> **EXERCISE MATERIALS**:
..............................
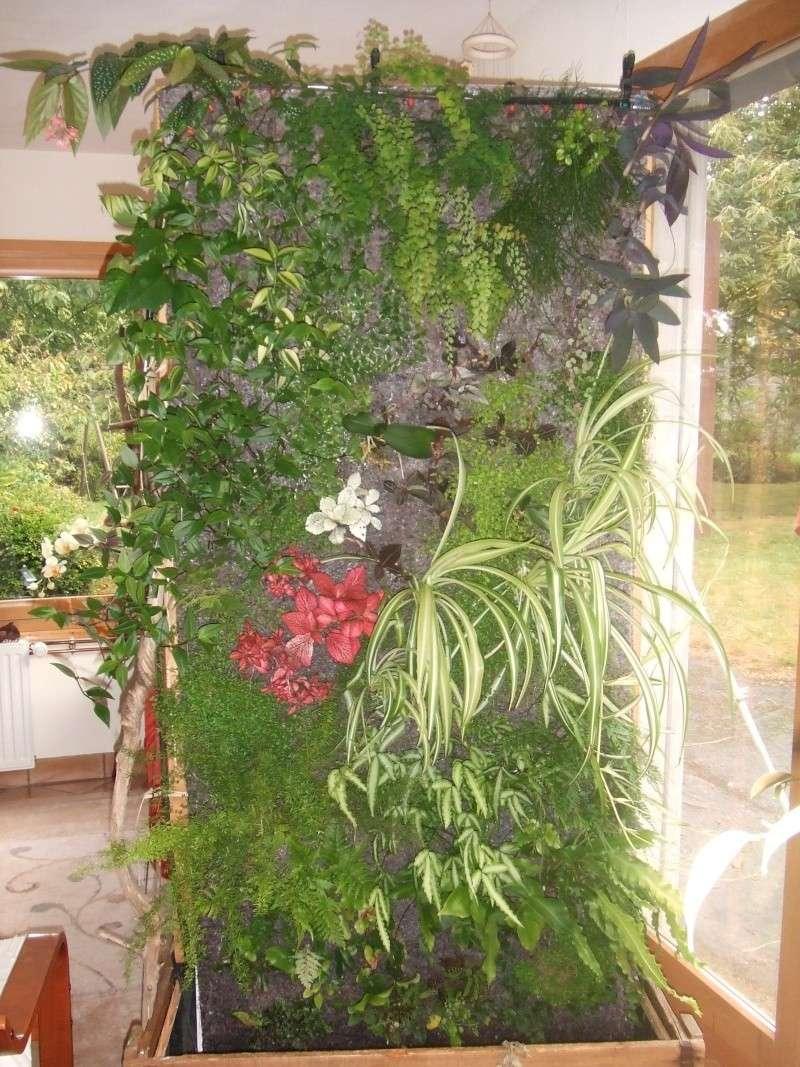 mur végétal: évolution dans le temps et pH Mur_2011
..............................
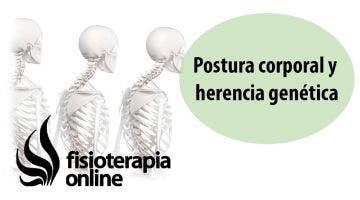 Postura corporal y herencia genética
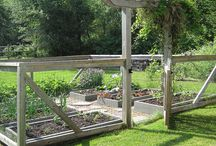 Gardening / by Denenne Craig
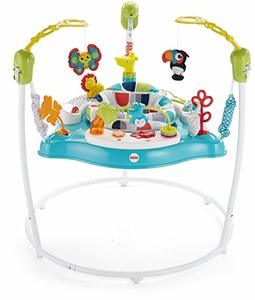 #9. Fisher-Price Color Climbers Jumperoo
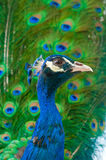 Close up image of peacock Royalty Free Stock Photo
..............................
> **WHAT THIS TASK INVOLVES**: Output exactly the lines above, beginning at the one with "Postura corporal y herencia genética" and stopping after the one with "Close up image". Pictures are to be omitted.

> **WRITTEN RESPONSE**:
 Postura corporal y herencia genética
 Gardening / by Denenne Craig
 #9. Fisher-Price Color Climbers Jumperoo
 Close up image of peacock Royalty Free Stock Photo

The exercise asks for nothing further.